Free energy landscape of AdK along the entire catalytic cycle and schematic representation of corresponding states. Indicated in the figure is the time estimated to cross each barrier: the mean first passage time in the conformational change and the time based on the transition-state theory in the chemical reaction step. For the opening in the reactant sate (i.e., EcRS → EoRS), the time determined on the basis of the NMR experiment[3] is also provided.
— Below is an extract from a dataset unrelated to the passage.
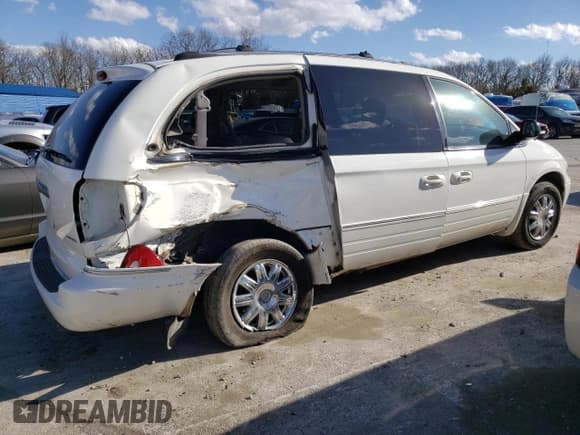✅ 2007 Chrysler Town & Country Limited • VIN: 2A8GP64L67R127393 • Лот: 41934934. Опубликован ранее на Copart с пробегом 147 637 миль. Бесплатный доступ к архиву аукционных продаж из США и подробный отчёт об истории автомобиля на DreamBid. Изображение 3.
At first glance, the difference in the slowest steps seems incompatible with the rate-limiting conformational change mechanism proposed on the basis of the NMR experiments.[3] The NMR technique applied, however, probed only millisecond protein motions and thus provided no information about protein motions on a faster time scale. Furthermore, recent single-molecule experiments[24] and simulations[89,90] have shown that the opening can occur in the range of 1.8–77 μs. In contrast, in other single-molecule study,[22] 6.3 ms opening was observed in the presence of a substrate analogue (i.e., AMP-PNP and AMP). While this result is consistent with the NMR result, it can be limited by the time resolution of the single-molecule experiment to detect a faster time-scale event. Taken together, the two vastly different opening time scales we discovered in this study are consistent with the previously published experimental results and allow reconciliation between the different sets of experiments.

Conclusion

In this study, we have applied a combination of multiscale quantum mechanical and classical mechanical simulations, enzyme kinetics, NMR, and X-ray crystallography to investigate how the enzyme adenylate kinase achieves a mechanistic coupling between enzymatic catalysis and microsecond to millisecond time-scale collective protein motions. To achieve the coupling, the enzyme employs picosecond to nanosecond side chain motions, which occur locally at the active site, to influence both the catalytic reaction and the slow conformational change of the enzyme. In this way, the two events are connected, thus overcoming the disparity in their time scales. In motor proteins, such as F1-ATPase, a similar mechanism is adopted to regulate the timing of the catalytic reaction and large-scale conformational changes.